▶ [Set task]: Everything from the line containing "from the observer?" through the final line of the records must be transcribed verbatim; nothing else belongs in the result.

Extracted data entries:
----
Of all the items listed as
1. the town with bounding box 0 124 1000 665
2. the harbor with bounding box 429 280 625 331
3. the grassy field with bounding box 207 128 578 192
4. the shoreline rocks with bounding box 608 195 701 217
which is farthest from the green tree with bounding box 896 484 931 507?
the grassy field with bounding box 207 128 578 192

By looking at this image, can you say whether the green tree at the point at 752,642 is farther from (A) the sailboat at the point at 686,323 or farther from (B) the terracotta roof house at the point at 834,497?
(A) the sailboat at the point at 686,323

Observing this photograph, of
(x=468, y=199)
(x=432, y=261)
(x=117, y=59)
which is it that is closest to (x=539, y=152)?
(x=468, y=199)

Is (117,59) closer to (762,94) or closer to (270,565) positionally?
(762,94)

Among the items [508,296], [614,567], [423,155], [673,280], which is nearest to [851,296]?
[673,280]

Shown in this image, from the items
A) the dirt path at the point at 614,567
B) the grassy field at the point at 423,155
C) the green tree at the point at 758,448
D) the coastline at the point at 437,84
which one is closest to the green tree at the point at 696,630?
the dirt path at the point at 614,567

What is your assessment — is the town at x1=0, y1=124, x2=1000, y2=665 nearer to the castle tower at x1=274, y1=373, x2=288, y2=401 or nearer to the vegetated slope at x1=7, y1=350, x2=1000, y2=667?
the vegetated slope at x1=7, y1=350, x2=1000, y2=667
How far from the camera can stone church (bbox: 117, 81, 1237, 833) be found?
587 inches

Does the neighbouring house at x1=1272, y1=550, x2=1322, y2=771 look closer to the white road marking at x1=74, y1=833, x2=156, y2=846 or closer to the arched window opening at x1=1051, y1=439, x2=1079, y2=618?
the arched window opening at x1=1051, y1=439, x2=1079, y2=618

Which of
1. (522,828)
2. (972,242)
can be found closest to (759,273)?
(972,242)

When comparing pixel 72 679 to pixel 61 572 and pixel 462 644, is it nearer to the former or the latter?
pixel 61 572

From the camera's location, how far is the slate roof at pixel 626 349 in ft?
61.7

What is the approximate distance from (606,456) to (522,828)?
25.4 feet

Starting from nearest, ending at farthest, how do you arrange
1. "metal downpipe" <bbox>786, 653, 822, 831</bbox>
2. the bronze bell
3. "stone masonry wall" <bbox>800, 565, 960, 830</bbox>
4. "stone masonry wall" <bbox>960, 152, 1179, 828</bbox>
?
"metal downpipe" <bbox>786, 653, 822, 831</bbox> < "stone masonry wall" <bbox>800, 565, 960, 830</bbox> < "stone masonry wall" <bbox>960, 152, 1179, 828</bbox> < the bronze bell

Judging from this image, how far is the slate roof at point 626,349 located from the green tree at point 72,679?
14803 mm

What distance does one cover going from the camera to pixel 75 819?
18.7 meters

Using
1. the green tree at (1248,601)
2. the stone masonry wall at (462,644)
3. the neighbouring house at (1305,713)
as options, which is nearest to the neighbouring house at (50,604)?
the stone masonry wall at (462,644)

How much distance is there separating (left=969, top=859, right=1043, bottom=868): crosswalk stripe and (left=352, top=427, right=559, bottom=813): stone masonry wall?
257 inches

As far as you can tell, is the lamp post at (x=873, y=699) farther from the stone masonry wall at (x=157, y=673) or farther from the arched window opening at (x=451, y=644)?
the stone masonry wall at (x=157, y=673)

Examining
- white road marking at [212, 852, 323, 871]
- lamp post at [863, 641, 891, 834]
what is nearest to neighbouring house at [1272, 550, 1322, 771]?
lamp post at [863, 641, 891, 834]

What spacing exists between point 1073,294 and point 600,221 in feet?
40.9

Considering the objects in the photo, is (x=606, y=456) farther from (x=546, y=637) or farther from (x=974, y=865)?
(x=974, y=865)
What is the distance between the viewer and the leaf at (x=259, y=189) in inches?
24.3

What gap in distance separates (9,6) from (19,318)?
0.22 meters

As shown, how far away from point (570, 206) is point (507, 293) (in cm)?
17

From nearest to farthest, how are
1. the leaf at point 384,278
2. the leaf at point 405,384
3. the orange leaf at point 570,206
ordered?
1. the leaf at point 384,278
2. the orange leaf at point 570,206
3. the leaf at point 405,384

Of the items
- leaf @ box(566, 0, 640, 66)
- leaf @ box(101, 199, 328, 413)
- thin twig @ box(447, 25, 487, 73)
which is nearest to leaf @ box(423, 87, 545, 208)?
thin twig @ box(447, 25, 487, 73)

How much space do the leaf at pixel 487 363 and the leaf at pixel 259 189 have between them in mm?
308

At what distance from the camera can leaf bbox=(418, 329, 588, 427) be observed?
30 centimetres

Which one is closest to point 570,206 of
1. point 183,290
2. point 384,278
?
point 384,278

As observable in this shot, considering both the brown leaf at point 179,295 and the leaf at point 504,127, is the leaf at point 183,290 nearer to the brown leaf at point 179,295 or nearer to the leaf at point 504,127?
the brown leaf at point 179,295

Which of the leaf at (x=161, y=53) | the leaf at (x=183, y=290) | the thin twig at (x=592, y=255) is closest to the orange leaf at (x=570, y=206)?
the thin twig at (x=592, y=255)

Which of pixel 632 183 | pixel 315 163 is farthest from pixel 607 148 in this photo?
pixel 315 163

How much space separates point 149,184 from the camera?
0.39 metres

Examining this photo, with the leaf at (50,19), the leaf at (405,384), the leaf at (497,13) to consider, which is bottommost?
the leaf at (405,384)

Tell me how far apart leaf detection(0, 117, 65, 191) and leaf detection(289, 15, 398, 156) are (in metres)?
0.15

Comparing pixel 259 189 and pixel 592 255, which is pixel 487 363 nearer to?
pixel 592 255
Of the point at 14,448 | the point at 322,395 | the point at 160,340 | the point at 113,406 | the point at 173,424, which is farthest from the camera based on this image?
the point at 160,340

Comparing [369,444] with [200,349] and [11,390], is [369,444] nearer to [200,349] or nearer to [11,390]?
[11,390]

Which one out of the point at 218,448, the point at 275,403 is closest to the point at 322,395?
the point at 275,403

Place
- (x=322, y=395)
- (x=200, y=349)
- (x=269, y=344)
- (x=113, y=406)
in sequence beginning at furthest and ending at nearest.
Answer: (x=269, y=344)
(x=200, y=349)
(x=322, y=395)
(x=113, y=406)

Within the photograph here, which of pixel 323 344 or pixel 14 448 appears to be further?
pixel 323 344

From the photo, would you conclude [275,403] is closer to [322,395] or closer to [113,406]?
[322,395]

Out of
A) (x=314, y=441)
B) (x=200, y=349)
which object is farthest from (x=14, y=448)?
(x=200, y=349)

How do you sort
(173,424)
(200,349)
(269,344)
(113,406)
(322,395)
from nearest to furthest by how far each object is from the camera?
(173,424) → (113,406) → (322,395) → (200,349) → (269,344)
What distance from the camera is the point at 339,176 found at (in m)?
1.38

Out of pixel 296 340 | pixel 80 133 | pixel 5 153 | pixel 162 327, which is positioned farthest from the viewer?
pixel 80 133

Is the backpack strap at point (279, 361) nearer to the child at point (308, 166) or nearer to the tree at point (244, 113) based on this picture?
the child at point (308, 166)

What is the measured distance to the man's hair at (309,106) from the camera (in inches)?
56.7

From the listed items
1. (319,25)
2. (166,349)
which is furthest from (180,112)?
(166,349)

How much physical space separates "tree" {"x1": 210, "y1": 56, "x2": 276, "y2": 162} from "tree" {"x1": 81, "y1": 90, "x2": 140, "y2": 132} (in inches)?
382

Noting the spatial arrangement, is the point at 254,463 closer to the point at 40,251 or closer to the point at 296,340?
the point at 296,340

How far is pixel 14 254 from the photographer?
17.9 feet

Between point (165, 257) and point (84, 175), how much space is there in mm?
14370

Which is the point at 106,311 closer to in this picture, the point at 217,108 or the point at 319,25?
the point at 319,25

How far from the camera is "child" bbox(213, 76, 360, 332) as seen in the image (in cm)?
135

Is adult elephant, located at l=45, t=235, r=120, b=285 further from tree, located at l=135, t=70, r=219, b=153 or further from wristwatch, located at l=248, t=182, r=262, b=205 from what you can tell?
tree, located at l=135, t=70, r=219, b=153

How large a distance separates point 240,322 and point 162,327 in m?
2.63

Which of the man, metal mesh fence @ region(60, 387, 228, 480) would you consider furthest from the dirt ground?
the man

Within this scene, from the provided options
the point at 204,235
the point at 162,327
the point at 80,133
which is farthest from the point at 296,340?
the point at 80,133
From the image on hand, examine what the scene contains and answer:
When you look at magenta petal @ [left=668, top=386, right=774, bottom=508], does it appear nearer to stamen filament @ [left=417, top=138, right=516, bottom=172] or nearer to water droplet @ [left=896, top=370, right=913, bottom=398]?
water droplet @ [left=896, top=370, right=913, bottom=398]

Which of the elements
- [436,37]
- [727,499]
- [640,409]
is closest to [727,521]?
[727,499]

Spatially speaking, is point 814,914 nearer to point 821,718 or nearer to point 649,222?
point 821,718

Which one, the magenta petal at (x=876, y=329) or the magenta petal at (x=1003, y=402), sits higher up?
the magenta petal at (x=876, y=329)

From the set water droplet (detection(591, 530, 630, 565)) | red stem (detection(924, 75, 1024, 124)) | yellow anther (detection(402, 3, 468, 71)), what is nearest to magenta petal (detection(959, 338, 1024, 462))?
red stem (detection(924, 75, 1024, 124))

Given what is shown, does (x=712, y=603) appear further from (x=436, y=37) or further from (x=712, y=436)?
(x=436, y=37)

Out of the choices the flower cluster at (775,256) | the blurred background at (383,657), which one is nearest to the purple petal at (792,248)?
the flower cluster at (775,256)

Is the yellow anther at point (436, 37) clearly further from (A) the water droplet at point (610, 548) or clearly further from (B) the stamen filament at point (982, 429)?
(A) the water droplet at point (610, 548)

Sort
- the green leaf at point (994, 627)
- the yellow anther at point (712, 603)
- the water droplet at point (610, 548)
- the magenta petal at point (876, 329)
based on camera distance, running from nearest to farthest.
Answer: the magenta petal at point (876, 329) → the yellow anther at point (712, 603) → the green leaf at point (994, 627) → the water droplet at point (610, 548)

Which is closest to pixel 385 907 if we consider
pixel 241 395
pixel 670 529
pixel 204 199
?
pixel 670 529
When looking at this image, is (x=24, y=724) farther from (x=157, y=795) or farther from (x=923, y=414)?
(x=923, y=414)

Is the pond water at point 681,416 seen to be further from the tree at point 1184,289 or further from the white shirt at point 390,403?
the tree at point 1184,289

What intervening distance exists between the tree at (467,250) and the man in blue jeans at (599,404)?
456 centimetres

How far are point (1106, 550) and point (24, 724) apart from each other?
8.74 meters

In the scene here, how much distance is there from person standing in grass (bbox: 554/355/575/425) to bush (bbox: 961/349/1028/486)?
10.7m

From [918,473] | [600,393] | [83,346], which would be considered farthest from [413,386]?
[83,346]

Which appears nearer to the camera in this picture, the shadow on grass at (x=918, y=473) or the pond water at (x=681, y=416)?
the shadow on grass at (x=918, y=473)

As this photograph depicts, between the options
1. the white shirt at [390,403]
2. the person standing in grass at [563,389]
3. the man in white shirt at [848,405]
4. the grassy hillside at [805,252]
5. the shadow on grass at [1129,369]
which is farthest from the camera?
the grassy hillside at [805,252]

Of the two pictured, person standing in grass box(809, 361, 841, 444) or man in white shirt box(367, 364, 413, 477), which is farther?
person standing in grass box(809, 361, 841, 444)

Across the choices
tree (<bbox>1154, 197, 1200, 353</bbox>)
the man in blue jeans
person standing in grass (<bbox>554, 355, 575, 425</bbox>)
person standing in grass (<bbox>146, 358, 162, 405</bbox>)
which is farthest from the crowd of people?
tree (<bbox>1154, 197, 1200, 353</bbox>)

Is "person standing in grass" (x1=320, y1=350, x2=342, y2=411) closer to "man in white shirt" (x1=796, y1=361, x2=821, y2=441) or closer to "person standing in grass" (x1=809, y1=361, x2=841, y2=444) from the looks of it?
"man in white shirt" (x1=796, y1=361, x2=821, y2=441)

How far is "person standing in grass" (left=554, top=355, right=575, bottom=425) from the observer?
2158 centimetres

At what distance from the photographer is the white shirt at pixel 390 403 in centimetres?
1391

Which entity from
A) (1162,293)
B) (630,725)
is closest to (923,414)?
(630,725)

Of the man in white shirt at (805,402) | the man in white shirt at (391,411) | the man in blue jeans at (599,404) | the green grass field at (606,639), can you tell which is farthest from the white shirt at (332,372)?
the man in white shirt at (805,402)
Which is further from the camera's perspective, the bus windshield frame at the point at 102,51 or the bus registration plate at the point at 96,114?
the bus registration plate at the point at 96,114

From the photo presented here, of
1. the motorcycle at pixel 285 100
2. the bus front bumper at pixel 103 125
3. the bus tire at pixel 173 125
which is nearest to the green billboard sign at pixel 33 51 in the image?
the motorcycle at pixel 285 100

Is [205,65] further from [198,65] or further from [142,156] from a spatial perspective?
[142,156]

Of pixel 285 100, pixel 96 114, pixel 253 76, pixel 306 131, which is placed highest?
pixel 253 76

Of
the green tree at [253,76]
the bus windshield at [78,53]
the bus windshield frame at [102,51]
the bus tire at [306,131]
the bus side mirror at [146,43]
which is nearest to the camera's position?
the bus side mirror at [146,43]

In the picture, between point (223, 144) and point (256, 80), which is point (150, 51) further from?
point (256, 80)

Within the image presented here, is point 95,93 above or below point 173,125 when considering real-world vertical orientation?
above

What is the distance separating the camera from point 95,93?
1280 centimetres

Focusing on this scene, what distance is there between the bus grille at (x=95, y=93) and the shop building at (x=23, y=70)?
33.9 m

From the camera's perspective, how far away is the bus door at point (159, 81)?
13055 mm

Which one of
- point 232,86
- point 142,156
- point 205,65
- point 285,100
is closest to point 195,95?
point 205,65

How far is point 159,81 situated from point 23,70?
----
▶ [Solution for this problem]:
How far is "person standing in grass" (left=554, top=355, right=575, bottom=425) from the observer?
2158 centimetres

At what distance from the photographer is the white shirt at pixel 390 403 in centimetres?
1391

Which entity from
A) (1162,293)
B) (630,725)
is closest to (923,414)?
(630,725)

Of the man in white shirt at (805,402) | the man in white shirt at (391,411) | the man in blue jeans at (599,404) | the green grass field at (606,639), can you tell which is farthest from the white shirt at (332,372)?
the man in white shirt at (805,402)
Which is further from the camera's perspective, the bus windshield frame at the point at 102,51 or the bus registration plate at the point at 96,114?
the bus registration plate at the point at 96,114

From the photo presented here, of
1. the motorcycle at pixel 285 100
2. the bus front bumper at pixel 103 125
3. the bus tire at pixel 173 125
which is nearest to the green billboard sign at pixel 33 51 in the image?
the motorcycle at pixel 285 100

Is [205,65] further from [198,65] or further from [142,156] from a spatial perspective?
[142,156]

Of pixel 285 100, pixel 96 114, pixel 253 76, pixel 306 131, which is placed highest?
pixel 253 76

Of
the green tree at [253,76]
the bus windshield at [78,53]
the bus windshield frame at [102,51]
the bus tire at [306,131]
the bus side mirror at [146,43]
which is nearest to the camera's position?
the bus side mirror at [146,43]

In the picture, between point (223, 144) and point (256, 80), which is point (150, 51) further from?
point (256, 80)

Within the image presented here, is point 95,93 above or below point 173,125 when considering real-world vertical orientation?
above

What is the distance separating the camera from point 95,93?
1280 centimetres

Focusing on this scene, what distance is there between the bus grille at (x=95, y=93) and the shop building at (x=23, y=70)?
33.9 m

From the camera's perspective, how far away is the bus door at point (159, 81)?
13055 mm

Which one of
- point 232,86
- point 142,156
- point 205,65
- point 285,100
is closest to point 195,95?
point 205,65

How far is point 159,81 situated from point 23,70?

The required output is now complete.